**TEXTE:**
Des poètes publient un recueil à la mémoire de Judith Weinstein, tuée le 7 octobre
L'auteure de haïkus a été tuée avec son mari, Gad Haggaï, par des terroristes du Hamas, aux abords du kibboutz Nir Oz
Jessica Steinberg est responsable notre rubrique « Culture & Art de vivre »
Judith Weinstein, épouse, mère, enseignante, marionnettiste et poétesse, a été assassinée avec son mari, Gadi Haggai, par des terroristes palestiniens du Hamas lors de leur promenade matinale quotidienne le 7 octobre, aux abords du kibboutz Nir Oz, où ils vivaient.
Née dans le nord de l’État de New York mais élevée au Canada, Judith, âgée de 70 ans, était montée en Israël dans sa jeunesse et y vivait depuis.
Elle était membre de la section sud de Voices Israel, un groupe de poètes anglophones qui se réunit tous les mois.
Le groupe connaissait bien Judith, notamment pour ses haïkus, ces poèmes japonais très brefs qui célèbrent l’évanescence des choses et les sensations qu’elles suscitent. Elle les écrivait depuis de nombreuses années.

**JEU DE DONNÉES:**
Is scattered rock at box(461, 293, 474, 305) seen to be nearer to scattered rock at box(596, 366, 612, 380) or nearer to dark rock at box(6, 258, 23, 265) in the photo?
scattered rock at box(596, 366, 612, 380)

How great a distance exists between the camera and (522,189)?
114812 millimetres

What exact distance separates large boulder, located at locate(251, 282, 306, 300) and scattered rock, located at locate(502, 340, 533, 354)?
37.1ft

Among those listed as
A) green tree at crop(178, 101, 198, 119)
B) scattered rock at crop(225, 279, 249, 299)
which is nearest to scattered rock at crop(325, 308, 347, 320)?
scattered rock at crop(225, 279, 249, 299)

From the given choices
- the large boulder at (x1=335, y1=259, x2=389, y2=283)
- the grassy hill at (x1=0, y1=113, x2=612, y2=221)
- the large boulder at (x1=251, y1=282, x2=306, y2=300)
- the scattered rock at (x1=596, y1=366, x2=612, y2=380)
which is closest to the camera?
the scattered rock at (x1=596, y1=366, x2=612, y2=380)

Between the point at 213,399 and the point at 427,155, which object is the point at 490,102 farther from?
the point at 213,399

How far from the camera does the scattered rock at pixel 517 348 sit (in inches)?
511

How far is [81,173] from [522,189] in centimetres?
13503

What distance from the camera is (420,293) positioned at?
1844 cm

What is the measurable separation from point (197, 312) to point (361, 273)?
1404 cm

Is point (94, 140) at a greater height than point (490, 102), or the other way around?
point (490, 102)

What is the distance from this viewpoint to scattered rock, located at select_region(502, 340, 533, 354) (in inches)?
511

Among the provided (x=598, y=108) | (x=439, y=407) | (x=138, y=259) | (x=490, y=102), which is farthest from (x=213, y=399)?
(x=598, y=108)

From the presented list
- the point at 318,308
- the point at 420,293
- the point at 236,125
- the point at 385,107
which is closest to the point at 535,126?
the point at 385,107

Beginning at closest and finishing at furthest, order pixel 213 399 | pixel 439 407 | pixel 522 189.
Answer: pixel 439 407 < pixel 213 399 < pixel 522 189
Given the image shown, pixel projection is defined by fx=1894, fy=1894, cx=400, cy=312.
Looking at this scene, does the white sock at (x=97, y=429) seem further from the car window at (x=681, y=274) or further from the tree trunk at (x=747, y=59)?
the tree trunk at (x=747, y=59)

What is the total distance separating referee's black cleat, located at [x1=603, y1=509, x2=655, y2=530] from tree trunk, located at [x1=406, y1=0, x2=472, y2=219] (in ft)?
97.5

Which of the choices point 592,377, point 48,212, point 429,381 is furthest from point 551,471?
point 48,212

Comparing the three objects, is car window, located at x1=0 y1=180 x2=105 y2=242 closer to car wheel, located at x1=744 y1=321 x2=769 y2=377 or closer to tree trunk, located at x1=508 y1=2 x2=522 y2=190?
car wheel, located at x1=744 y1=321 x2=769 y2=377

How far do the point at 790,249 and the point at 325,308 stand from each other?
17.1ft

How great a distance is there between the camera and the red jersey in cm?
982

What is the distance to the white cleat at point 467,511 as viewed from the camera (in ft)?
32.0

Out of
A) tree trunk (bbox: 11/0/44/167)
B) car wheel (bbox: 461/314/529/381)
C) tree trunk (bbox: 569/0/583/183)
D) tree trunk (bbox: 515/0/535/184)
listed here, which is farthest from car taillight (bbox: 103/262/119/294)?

**SÉRIE D'EXERCICES:**
• a. Répondez brièvement aux questions suivantes sur le texte consacré à Judith Weinstein.
(i) Dans quelle région Judith Weinstein est-elle née ?
(ii) De quelle section de Voices Israel était-elle membre ?
(iii) À quelle fréquence ce groupe de poètes se réunit-il ?
• b. Extrayez du listing chaque ligne contenant la chaîne « distance », en tenant compte de la casse.

**CORRIGÉ DES EXERCICES:**
• a.
(i) Dans le nord de l'État de New York.
(ii) De la section sud.
(iii) Tous les mois.

• b.
How great a distance exists between the camera and (522,189)?
What exact distance separates large boulder, located at locate(251, 282, 306, 300) and scattered rock, located at locate(502, 340, 533, 354)?
What distance from the camera is (420,293) positioned at?
What is the distance from this viewpoint to scattered rock, located at select_region(502, 340, 533, 354) (in inches)?
What is the total distance separating referee's black cleat, located at [x1=603, y1=509, x2=655, y2=530] from tree trunk, located at [x1=406, y1=0, x2=472, y2=219] (in ft)?
How great a distance is there between the camera and the red jersey in cm?
What is the distance to the white cleat at point 467,511 as viewed from the camera (in ft)?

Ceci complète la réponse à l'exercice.